The supreme dominator upon all living organisms continues to be the capitalist logics of profit accumulation. The bees, despite being made into products for the purposes of ‘meaningful’ art, had adapted to their new environment and found a way to continue their quotidian life in the gallery. Their value was in the fact that they drew eyes to the exhibition, eyes which were carried in bodies which could access wallets that were then used at the gallery bar and cafe. Within this nexus, the bees bought in profit and were permitted to die, mate, fly and pollinate regardless of the sudden squeals of surprise from patrons who found bees on their shoulders or in their hair. When the bees turned from profit-generating to profit-threatening creatures, all the collaboration and care that the exhibition had exhorted us to consider was exposed as a facade; a sort of green-washing that posed as a moral provocation, but existed within a framework that reified the precise processes that continue to harm nature. As such, the bees were immediately removed. To potentially lose profit-generating customers was a greater sin than losing bees. After all, the restaurant owner had the law on his side protecting his rights as a small-business owner. It was what Murray Bookchin called a “sobering reminder that the real battleground on which the ecological future of the planet will be decided is clearly a social one, particularly between corporate power and the long-range interests of humanity as a whole.”  

 

We say we love bees, but I think we still love them abstractedly.

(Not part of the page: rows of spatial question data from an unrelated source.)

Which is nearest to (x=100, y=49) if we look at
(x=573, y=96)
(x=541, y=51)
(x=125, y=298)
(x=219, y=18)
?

We like our bees to be harmless, to labour without being seen. To be symbols of climate catastrophe and our imminent destruction, as well as life-generating, honey-dripping vassals of joy and wonder. Without politicising our relationship to nature and investigating the legacies of domination we’ve inherited, Plumwood recognises this dominance as that which “threatens to ultimately produce the most irrational of results, the extinction of our species along with many others.” 

 

It seemed to me that for the bees to exist, they must actually cease to exist. If the bees’ demise was as inevitable as their deaths after moving, their removal after disrupting business — then the only outcome can be to record and store them in a digital memory, all so that profit-accumulation can continue uninterrupted while surrounded by politely potted plants and tasteful alfresco seating. As I stared at the video of the bees, I thought: “there’s no way it can end like this.”  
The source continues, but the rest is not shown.